* _Problem to work on_: Reproduce this listing in full.

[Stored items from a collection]
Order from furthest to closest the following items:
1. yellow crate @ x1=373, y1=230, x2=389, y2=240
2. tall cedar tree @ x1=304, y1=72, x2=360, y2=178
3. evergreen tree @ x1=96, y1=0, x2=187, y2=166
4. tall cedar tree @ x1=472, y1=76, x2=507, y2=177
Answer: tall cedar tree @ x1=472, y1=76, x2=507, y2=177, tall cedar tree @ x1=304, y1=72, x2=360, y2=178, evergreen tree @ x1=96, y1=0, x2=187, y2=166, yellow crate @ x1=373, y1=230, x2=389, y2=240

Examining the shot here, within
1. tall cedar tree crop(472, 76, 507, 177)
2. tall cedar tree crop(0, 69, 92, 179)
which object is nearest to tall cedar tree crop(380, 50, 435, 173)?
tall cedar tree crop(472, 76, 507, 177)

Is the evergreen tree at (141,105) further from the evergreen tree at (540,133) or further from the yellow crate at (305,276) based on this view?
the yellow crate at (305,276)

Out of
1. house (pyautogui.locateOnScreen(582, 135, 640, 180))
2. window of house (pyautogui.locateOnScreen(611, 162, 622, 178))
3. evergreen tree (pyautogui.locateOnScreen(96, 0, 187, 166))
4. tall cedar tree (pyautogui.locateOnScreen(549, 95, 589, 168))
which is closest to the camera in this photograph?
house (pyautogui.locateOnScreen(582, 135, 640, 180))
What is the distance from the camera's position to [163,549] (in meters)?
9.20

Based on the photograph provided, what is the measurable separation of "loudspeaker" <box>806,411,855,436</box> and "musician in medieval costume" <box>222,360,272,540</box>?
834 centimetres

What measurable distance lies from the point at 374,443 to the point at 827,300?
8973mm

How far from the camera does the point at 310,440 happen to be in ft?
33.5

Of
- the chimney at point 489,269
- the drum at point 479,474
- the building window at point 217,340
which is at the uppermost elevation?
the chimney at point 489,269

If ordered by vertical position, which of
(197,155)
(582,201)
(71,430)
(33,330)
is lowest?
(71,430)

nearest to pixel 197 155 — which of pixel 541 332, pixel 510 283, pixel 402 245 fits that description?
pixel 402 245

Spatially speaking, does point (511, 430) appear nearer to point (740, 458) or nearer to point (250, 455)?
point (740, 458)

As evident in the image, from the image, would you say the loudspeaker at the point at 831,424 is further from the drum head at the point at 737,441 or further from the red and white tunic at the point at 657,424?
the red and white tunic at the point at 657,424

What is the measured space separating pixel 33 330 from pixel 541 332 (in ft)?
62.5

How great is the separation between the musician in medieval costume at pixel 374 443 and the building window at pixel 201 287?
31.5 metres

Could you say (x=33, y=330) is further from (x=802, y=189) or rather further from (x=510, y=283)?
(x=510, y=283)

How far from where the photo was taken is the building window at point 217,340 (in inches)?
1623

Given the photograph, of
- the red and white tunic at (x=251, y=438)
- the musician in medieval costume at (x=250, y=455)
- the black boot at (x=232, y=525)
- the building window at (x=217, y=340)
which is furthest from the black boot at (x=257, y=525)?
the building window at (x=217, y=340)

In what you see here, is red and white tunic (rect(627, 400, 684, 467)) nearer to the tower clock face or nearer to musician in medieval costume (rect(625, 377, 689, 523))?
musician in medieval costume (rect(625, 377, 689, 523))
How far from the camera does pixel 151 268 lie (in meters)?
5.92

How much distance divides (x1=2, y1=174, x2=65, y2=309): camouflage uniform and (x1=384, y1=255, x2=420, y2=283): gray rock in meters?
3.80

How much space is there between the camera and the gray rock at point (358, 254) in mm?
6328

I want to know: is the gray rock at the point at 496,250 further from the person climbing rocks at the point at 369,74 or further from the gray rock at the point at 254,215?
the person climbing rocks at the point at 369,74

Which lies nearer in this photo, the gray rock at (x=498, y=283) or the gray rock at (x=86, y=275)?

* _Reply to the exercise_:
Order from furthest to closest the following items:
1. yellow crate @ x1=373, y1=230, x2=389, y2=240
2. tall cedar tree @ x1=304, y1=72, x2=360, y2=178
3. evergreen tree @ x1=96, y1=0, x2=187, y2=166
4. tall cedar tree @ x1=472, y1=76, x2=507, y2=177
Answer: tall cedar tree @ x1=472, y1=76, x2=507, y2=177, tall cedar tree @ x1=304, y1=72, x2=360, y2=178, evergreen tree @ x1=96, y1=0, x2=187, y2=166, yellow crate @ x1=373, y1=230, x2=389, y2=240

Examining the shot here, within
1. tall cedar tree crop(472, 76, 507, 177)
2. tall cedar tree crop(0, 69, 92, 179)
which object is nearest to tall cedar tree crop(380, 50, 435, 173)?
tall cedar tree crop(472, 76, 507, 177)

Is the evergreen tree at (141,105) further from the evergreen tree at (540,133) or further from the yellow crate at (305,276) based on this view?
the yellow crate at (305,276)

Out of
1. house (pyautogui.locateOnScreen(582, 135, 640, 180))
2. window of house (pyautogui.locateOnScreen(611, 162, 622, 178))
3. evergreen tree (pyautogui.locateOnScreen(96, 0, 187, 166))
4. tall cedar tree (pyautogui.locateOnScreen(549, 95, 589, 168))
which is closest to the camera in this photograph?
house (pyautogui.locateOnScreen(582, 135, 640, 180))
What is the distance from the camera's position to [163,549] (in meters)?
9.20

Based on the photograph provided, what is the measurable separation of "loudspeaker" <box>806,411,855,436</box> and "musician in medieval costume" <box>222,360,272,540</box>?
834 centimetres

What measurable distance lies from the point at 374,443 to the point at 827,300?
8973mm

How far from the camera does the point at 310,440 happen to be in ft?
33.5

Of
- the chimney at point 489,269
- the drum at point 479,474
- the building window at point 217,340
which is at the uppermost elevation?
the chimney at point 489,269

If ordered by vertical position, which of
(197,155)
(582,201)
(71,430)
(33,330)
is lowest?
(71,430)

nearest to pixel 197 155 — which of pixel 541 332, pixel 510 283, pixel 402 245 fits that description?
pixel 402 245

Spatially speaking, does point (511, 430) appear nearer to point (740, 458) or nearer to point (250, 455)?
point (740, 458)

As evident in the image, from the image, would you say the loudspeaker at the point at 831,424 is further from the drum head at the point at 737,441 or further from the red and white tunic at the point at 657,424?
the red and white tunic at the point at 657,424

What is the measured space separating pixel 33 330 from pixel 541 332 (in ft)?
62.5

How great is the separation between the musician in medieval costume at pixel 374 443 and the building window at pixel 201 287?
31.5 metres

Could you say (x=33, y=330) is further from (x=802, y=189) or rather further from (x=510, y=283)?
(x=510, y=283)

How far from where the photo was taken is the building window at point 217,340 (in inches)?
1623

Given the photograph, of
- the red and white tunic at (x=251, y=438)
- the musician in medieval costume at (x=250, y=455)
- the black boot at (x=232, y=525)
- the building window at (x=217, y=340)
which is furthest from the black boot at (x=257, y=525)?
the building window at (x=217, y=340)

In what you see here, is red and white tunic (rect(627, 400, 684, 467)) nearer to the tower clock face or nearer to musician in medieval costume (rect(625, 377, 689, 523))?
musician in medieval costume (rect(625, 377, 689, 523))
How far from the camera does pixel 151 268 lie (in meters)?
5.92

How much distance divides (x1=2, y1=174, x2=65, y2=309): camouflage uniform and (x1=384, y1=255, x2=420, y2=283): gray rock in meters?
3.80

How much space is there between the camera and the gray rock at point (358, 254) in mm?
6328

I want to know: is the gray rock at the point at 496,250 further from the person climbing rocks at the point at 369,74 or further from the gray rock at the point at 254,215?
the person climbing rocks at the point at 369,74

Which lies nearer in this photo, the gray rock at (x=498, y=283) or the gray rock at (x=86, y=275)?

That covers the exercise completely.